P. J. O'Rourke: The Virtue of Sharing
Other people’s money, that is.A few nonpartisan (or, at least, not very political) observations can be made about redistribution. When any authority of any kind undertakes to redistribute goods and services we can be sure we'll be told that "what goes to the poor" has "come from the rich." Those who are indignant at the rich say so; the indignant rich do too. But who's rich? You are.
To someone who lives in the slums of Karachi you're rich. I don't care if you're driving a 1990 Geo Tracker, haven't had a job since Cher was a babe, and your trailer home just burned down because your wife's boyfriend's meth lab exploded, you're rich. You're farting through silk as far as that person in Karachi who's looking for a job as a suicide bomber is concerned. Accusing someone of being rich is like accusing someone of adultery in the Gospel of St. John. Let he who is without anything anybody wants cast the first vote.
We all praise the virtue of sharing, but perform the following thought experiment about the sharing process. Imagine that your family is matched, by lot, with five other families and that the resulting half dozen familial units must pool their resources and come to mutual decisions about how those resources are to be allocated. For a brief moment that sounds like an intriguing combination of reality TV and the 1960s. Then we recall what an awful combination reality TV and the 1960s would have been. The Real Housewives of Charlie Manson.
It stinks in your hometown. How is it going to smell nationwide?
Since we've already determined that you're rich, let's institute a requirement that the other five families be poorer than yours. And why is a small bad idea like this supposed to get better if you make it bigger? It stinks in your hometown. How is it going to smell nationwide?
Nor does the idea improve if you shrink it. How small would that pool of resource sharers need to be to make it practical, sane, and unstupid? Even within our immediate families we don't share our resources fairly (as my children are totally fond of pointing out). And in most families collective decision making doesn't rise above the level of hamster purchase. (My dogs favor having the hamster—with a side of fries.)
What if the shared resource pool is restricted to only a married couple? Surprise divorce filing! And your spouse's lawyer just called to say you're rich.

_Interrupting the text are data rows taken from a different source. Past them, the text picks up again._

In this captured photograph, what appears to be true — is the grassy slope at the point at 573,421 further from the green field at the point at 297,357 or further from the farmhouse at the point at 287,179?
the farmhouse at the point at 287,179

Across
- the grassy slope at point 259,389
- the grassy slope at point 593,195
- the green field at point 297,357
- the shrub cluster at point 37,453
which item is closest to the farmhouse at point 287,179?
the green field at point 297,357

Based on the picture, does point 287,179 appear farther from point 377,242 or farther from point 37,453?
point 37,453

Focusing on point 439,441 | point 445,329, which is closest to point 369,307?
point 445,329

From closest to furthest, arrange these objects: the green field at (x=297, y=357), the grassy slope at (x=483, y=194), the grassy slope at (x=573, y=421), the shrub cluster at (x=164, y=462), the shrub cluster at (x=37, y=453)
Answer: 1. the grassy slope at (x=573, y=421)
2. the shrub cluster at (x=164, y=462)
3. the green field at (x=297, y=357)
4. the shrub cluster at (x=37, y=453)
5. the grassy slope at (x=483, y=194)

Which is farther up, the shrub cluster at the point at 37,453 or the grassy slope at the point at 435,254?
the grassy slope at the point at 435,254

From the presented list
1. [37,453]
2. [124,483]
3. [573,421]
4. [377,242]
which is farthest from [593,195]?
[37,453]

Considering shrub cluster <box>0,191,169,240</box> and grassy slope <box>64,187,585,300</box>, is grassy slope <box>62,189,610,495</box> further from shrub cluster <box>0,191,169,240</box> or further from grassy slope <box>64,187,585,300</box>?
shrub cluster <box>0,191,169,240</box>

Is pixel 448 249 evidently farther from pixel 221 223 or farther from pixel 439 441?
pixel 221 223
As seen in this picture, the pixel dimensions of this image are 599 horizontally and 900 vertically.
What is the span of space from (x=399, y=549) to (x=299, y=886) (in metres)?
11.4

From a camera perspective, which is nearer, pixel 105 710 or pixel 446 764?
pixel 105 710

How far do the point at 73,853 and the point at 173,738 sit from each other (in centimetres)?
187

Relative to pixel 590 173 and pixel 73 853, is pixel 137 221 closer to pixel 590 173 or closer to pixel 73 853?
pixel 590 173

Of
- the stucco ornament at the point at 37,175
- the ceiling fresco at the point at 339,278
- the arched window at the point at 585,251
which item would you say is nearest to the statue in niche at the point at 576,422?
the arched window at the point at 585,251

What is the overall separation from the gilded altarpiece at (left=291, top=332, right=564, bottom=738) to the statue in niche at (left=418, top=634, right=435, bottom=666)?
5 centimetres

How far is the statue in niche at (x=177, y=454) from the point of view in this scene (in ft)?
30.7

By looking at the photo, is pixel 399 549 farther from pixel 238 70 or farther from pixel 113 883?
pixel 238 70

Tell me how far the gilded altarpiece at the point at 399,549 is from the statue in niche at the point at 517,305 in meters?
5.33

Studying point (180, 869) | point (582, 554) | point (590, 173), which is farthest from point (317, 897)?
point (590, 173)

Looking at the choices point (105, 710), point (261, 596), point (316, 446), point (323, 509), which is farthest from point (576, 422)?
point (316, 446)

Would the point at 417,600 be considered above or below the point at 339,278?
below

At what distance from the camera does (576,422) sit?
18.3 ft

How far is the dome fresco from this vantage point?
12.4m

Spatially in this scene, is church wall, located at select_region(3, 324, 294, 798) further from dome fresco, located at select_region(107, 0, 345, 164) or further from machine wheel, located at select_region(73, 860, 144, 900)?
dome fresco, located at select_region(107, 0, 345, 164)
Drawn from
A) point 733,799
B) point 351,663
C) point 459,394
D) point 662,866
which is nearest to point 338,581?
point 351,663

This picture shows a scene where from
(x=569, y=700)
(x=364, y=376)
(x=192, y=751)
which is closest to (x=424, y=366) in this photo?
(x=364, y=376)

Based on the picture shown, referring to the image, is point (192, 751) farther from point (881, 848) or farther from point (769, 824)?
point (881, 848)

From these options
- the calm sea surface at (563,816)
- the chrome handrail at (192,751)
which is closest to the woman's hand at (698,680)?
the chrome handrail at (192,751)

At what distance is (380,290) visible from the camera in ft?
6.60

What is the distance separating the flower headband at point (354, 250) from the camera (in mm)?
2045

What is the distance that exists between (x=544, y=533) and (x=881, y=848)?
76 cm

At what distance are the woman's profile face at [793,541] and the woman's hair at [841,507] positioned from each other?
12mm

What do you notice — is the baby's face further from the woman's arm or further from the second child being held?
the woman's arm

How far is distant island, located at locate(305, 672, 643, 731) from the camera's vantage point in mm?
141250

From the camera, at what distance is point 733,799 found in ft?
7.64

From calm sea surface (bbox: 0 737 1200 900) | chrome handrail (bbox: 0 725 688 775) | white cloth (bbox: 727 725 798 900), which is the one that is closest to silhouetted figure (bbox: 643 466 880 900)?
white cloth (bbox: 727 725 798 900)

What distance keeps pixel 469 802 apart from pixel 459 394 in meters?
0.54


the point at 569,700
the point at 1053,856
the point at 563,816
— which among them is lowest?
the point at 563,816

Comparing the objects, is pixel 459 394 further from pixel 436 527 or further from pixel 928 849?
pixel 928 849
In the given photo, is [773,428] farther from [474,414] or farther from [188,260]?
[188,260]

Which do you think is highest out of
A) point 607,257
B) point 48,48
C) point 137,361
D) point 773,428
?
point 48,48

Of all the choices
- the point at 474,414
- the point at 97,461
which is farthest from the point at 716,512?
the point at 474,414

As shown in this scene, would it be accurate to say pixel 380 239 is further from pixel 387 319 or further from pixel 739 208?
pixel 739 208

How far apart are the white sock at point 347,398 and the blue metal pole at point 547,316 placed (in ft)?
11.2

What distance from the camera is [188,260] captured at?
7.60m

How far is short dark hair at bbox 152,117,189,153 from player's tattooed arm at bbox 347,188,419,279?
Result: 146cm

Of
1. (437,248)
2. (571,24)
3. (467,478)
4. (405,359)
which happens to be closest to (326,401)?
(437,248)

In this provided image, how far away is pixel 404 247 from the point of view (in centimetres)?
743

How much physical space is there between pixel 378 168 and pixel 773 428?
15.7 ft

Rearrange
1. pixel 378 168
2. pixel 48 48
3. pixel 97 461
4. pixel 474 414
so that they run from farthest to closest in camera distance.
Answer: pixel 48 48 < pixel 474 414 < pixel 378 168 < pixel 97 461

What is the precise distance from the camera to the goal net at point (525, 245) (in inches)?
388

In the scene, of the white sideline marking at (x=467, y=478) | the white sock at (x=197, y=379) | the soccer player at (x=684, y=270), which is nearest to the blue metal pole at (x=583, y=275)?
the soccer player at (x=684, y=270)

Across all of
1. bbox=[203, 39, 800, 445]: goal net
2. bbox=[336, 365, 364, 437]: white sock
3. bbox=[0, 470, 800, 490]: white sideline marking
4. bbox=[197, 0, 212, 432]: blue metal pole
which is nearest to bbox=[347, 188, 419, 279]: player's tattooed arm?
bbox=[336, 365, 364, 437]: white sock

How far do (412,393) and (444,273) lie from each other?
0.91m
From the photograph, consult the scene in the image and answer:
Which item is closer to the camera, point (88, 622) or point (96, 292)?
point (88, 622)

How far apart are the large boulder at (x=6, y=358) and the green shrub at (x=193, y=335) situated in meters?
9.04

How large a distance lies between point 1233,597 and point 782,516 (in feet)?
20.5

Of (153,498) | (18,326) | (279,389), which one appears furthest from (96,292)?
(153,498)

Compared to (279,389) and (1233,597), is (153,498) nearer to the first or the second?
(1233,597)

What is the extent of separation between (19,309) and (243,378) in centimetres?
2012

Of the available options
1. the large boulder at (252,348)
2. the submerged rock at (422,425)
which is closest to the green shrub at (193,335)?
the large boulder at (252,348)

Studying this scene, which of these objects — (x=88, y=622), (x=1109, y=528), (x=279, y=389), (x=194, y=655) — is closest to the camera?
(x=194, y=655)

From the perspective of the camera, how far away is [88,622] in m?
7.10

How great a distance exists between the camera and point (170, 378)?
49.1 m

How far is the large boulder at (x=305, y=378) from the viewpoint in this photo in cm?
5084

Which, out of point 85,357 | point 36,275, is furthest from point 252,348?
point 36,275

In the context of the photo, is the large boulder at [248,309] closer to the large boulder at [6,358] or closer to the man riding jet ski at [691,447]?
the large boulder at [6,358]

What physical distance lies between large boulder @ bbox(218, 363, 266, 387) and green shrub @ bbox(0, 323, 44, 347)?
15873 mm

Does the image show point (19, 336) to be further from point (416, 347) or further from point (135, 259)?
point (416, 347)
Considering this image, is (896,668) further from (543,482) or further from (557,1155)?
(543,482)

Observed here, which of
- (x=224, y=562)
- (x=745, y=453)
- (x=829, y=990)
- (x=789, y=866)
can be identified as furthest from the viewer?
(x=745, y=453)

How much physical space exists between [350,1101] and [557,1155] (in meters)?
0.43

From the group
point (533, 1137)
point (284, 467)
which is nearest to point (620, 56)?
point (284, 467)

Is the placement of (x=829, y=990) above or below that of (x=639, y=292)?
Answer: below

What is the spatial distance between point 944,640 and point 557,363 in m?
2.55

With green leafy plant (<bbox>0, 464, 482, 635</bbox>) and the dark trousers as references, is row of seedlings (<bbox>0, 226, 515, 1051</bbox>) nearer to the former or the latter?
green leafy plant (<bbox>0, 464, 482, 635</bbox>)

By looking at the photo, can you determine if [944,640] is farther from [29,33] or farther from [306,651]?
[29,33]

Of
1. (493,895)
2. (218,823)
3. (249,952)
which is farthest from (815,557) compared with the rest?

Another rule of redistribution can be extrapolated from a family circle: Never do anything to (or for) a stranger that you wouldn't do to (or for) your bum brother-in-law. (I'd like to note here that I have a perfectly respectable set of brothers-in-law: an engineer, an industrial designer, a medical researcher, and a deceased career military man. So it's your bum brother-in-law we're talking about.)
You can't let your sister and her five kids by six different fathers starve, but you can try to make her husband get a job. And you can (at least in my state) run him off at gunpoint if he beats her. Or say your brother-in-law isn't a bad guy, just drunk and crazy and high on drugs. He's living on the street and talking to people who don't exist. Do you pick him up by his collar and belt, heave him in the back of your car, and get him some help? Or do you respect his civil rights and let him freeze in doorways and get run over by a bus? Yeah, I'm for the bus myself. But you know the kind of fit your sister is going to pitch at the funeral, screaming and yelling, and that will get your mom started and you'll never hear the end of it.